E esteve ainda pior na tentativa de vitimização, nas perguntas que atirou para o ar, como se não soubesse já as respostas e aquelas possuíssem algum sentido. Enfim, promovendo um espectáculo indigno de uma democracia consolidada e de políticos com dimensão, evitando perguntas da comunicação social e levantando a voz sem motivo, como se o facto de querer falar alto lhe desse razão.
Não dá. Não lhe dá a ele, também não dá a Pedro Nuno Santos, nem a ninguém.
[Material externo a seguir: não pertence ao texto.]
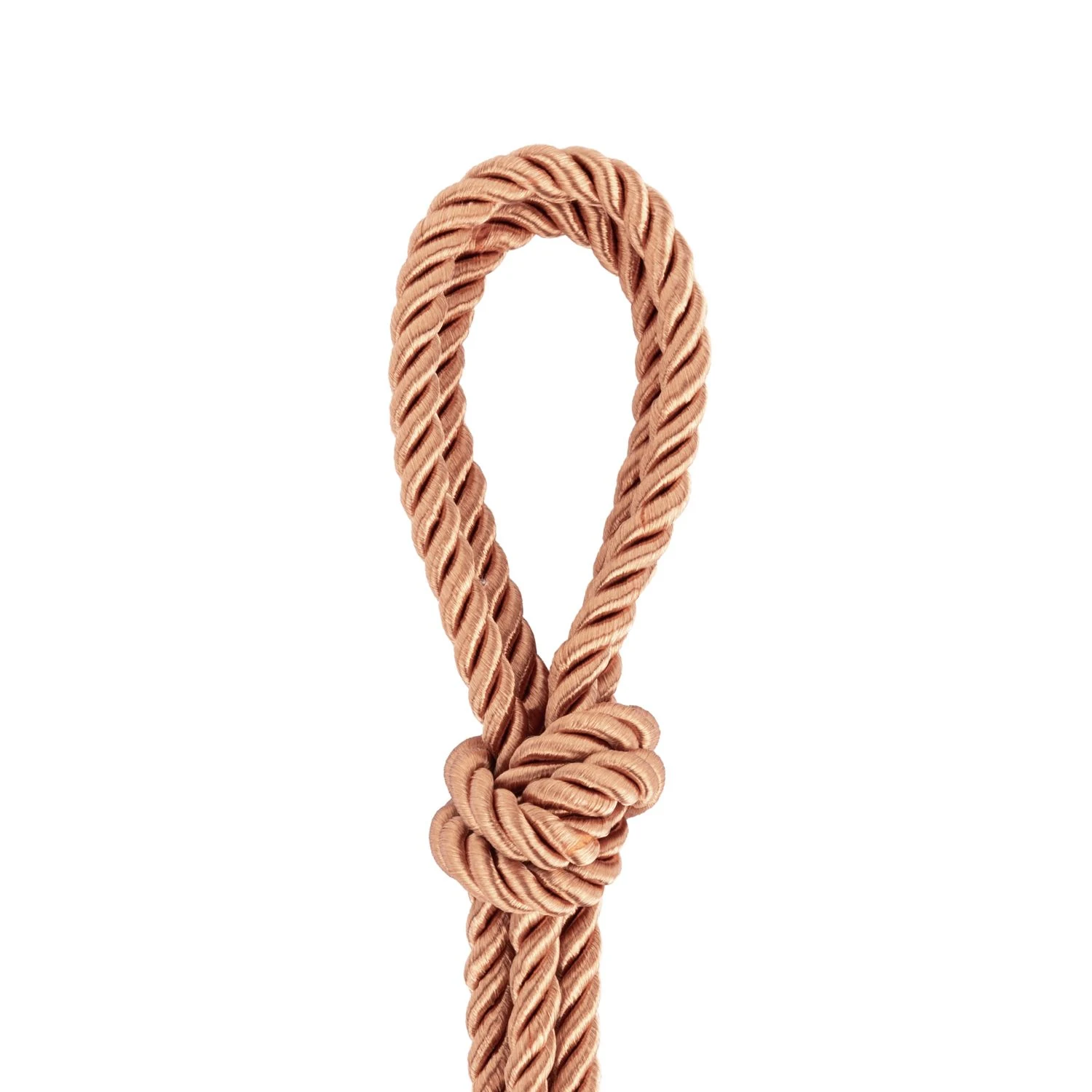 Rosy Gold Bondage-Seile mit flexibler, formstabiler Struktur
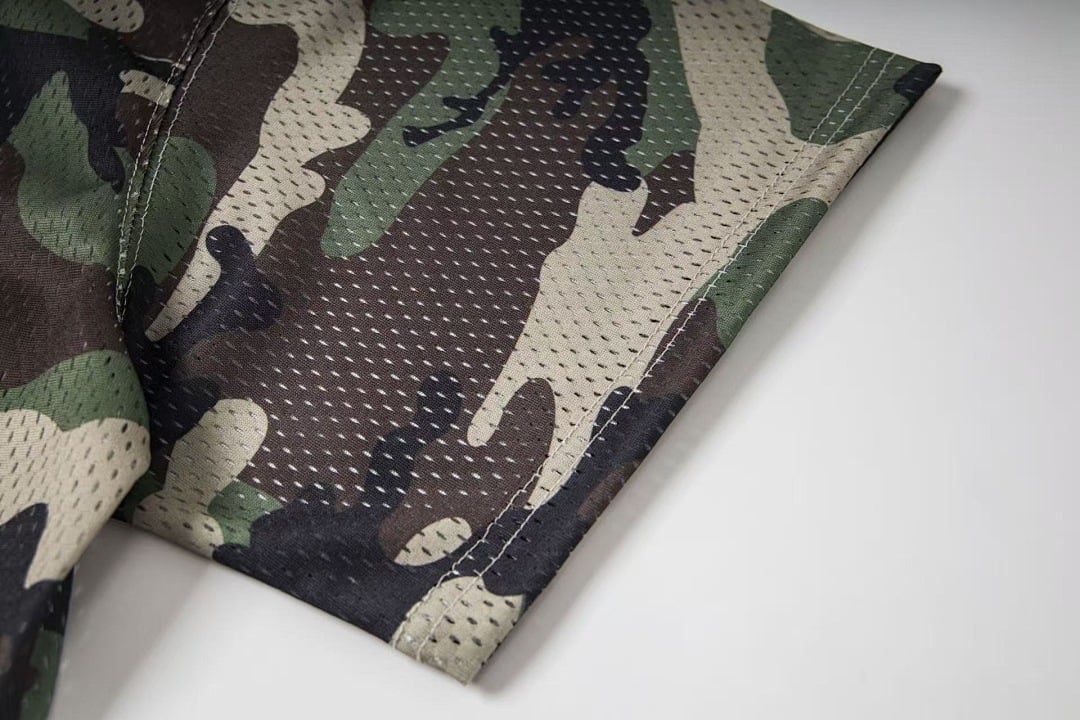 Stüssy Sporty Mesh Jersey T-Shirt "80" - 14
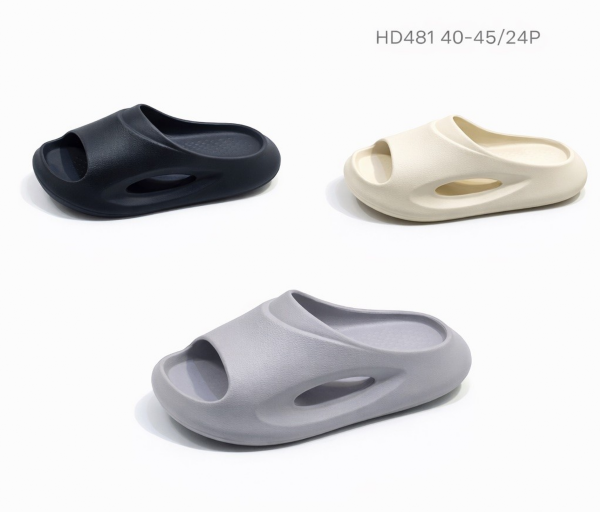 Klapki męskie Roz 40-45/ 24 par 1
Têm altura, é verdade, não têm é estatura política.
A infeliz encenação na discussão da moção de censura do Chega, a dramatização da declaração prestada em S. Bento, rodeado pela sua equipa, numa imagem que quase parecia de velório, é bem o que ficará dos vários actos da opereta dos últimos dias.
Com ou sem voto de confiança, com mais uma ou menos uma inócua moção de censura, o destino político de Luís Montenegro está mais do que traçado. Será tudo uma questão de tempo, ainda que o Presidente da República se mantenha mudo.
Passos Coelho, com todos os defeitos que possa ter, só não tomará neste momento conta do partido se não quiser.
E não, não me comovo com nada do que aconteceu porque o problema não é de inveja. Nem sequer, desta vez, é de corrupção.
Como normalmente sempre acontece neste tipo de casos que se colocam na política nacional com cada vez mais frequência, este é apenas mais um problema de estupidez. Da grossa.
Mas contra isso, apesar do número elevadíssimo de casos que temos tido, e continuamos a ter, ainda não há vacina, pese embora ser altamente contagiosa e afectar todos os partidos políticos.
Há por isso que investir no combate à doença. Talvez com as verbas do PRR.
A resiliência à estupidez tem sido grande entre os nossos políticos e os nossos partidos. E recorrente. E a recuperação, a cura, por mais que se mudem as moscas, é que não há maneira de se ver.
Em tempo: à cautela, leia-se o art.º 372.º do Código Penal.